Anterior uterocervical angle measurement improves prediction of cerclage failure
To compare the anterior uterocervical angle and cervical length as predictors of spontaneous preterm delivery in patients with transvaginal cerclage.STUDY DESIGN:
We retrospectively evaluated a cohort of 142 pregnant women with transvaginal cerclage placed over a 5-year period (2010 to 2015) were evaluated. Cervical morphology characteristics were measured from endovaginal imaging, including cervical length, cerclage height, funnel volume and anterior uterocervical angle prior to cerclage placement (UCA 1), shortly after cerclage placement (UCA 2) and the last image prior to delivery (UCA 3). Cerclage failure was defined as delivery prior to 36 weeks. Univariate analysis, receiver operator characteristic curves and binary logistic regression were used for statistical analysis.
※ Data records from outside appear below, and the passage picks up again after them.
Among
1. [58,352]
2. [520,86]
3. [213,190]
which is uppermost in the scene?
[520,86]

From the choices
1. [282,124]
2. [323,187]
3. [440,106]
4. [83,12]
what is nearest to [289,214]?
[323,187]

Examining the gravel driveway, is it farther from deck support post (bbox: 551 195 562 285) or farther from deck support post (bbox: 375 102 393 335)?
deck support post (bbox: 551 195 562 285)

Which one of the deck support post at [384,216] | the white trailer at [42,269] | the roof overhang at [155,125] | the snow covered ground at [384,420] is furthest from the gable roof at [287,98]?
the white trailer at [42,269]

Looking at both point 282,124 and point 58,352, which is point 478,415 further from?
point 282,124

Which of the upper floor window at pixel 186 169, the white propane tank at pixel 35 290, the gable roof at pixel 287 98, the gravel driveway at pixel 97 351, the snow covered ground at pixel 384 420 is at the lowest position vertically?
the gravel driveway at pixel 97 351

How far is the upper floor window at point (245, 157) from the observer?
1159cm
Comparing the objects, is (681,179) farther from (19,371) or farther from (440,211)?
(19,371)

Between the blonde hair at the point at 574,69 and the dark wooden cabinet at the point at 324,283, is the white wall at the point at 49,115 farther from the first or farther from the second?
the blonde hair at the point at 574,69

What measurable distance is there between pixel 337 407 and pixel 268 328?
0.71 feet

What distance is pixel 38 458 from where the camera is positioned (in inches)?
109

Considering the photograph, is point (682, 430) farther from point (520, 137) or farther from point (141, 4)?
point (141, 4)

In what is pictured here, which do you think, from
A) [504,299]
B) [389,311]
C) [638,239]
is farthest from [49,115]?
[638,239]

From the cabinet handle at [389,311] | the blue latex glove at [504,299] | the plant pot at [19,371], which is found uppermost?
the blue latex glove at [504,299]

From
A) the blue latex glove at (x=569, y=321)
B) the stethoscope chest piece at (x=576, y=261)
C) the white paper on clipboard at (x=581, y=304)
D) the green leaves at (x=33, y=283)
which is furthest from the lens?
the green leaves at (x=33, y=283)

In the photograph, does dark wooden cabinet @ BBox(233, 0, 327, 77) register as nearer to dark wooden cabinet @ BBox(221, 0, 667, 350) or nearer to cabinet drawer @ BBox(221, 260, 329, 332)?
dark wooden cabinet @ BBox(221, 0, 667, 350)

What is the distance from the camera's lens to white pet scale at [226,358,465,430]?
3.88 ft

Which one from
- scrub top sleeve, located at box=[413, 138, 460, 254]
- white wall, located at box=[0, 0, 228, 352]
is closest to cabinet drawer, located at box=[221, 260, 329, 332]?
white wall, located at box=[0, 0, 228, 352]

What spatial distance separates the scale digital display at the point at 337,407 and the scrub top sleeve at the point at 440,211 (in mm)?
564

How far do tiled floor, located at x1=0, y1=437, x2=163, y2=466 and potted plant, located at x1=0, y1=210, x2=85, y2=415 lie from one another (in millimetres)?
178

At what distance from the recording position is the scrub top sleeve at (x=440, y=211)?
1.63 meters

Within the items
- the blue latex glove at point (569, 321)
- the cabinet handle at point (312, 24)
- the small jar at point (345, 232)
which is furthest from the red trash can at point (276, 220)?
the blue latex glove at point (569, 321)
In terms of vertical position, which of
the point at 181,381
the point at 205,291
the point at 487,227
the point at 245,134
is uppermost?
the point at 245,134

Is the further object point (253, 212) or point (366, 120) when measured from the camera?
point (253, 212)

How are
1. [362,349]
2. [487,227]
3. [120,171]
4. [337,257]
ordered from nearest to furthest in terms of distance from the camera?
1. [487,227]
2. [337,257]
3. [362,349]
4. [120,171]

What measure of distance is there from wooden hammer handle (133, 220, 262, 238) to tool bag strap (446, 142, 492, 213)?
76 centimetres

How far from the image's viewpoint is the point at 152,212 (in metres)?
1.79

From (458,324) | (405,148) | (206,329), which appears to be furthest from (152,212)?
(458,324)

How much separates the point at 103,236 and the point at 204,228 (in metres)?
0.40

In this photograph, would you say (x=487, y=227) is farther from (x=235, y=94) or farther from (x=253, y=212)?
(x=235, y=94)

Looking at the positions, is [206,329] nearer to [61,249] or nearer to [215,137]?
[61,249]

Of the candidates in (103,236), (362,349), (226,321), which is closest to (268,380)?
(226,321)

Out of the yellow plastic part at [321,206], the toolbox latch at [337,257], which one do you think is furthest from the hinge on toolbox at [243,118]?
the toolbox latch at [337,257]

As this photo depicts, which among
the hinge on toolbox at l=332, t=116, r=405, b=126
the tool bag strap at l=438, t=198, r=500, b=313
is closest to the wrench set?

Statistical significance was defined as a P<0.05.RESULTS:
Among the 142 women with a transvaginal cerclage, 38% had cerclage failure. The mean gestational age at birth was 29.3 ± 5.2 weeks in the failure group compared with 37.9 ± 2.8 weeks in those that did not fail (P<0.001). Univariate analysis identified cervical length (P = 0.034) and UCA 3 (P<0.001) as significantly associated with gestational age at birth. Receiver operator characteristic curves demonstrated improved prediction of delivery prior to 34 weeks at UCA 3 = 108° (97% sensitivity, 65% specificity) compared to a cervical length of 25 mm. At <28 weeks, optimal performance of UCA 3 was found at 112° (100% sensitivity, 62% specificity) compared with cervical length of 25 mm (29% sensitivity, 39% specificity). Binary logistic regression revealed UCA 3>108° conferred an OR 35.1 (95% CI 7.7 to 160.3) for delivery prior to 34 weeks, and UCA 3>112° an OR 42.0 (95% CI 5.3 to 332.1) for delivery prior to 28 weeks. In comparison, CL<25 mm had an OR 4.7 (95% CI 1.8 to 12.2) for delivery prior to 34 weeks and OR 6.0 (95% CI 1.9 to 19.3) prior to 28 weeks.CONCLUSIONS:
In patients with transvaginal cerclage, an increasingly obtuse anterior uterocervical angle reflects an increased risk of cerclage failure in the mid-trimester. Utilization of UCA measurement as a surveillance tool may improve identification of patients at risk for cerclage failure.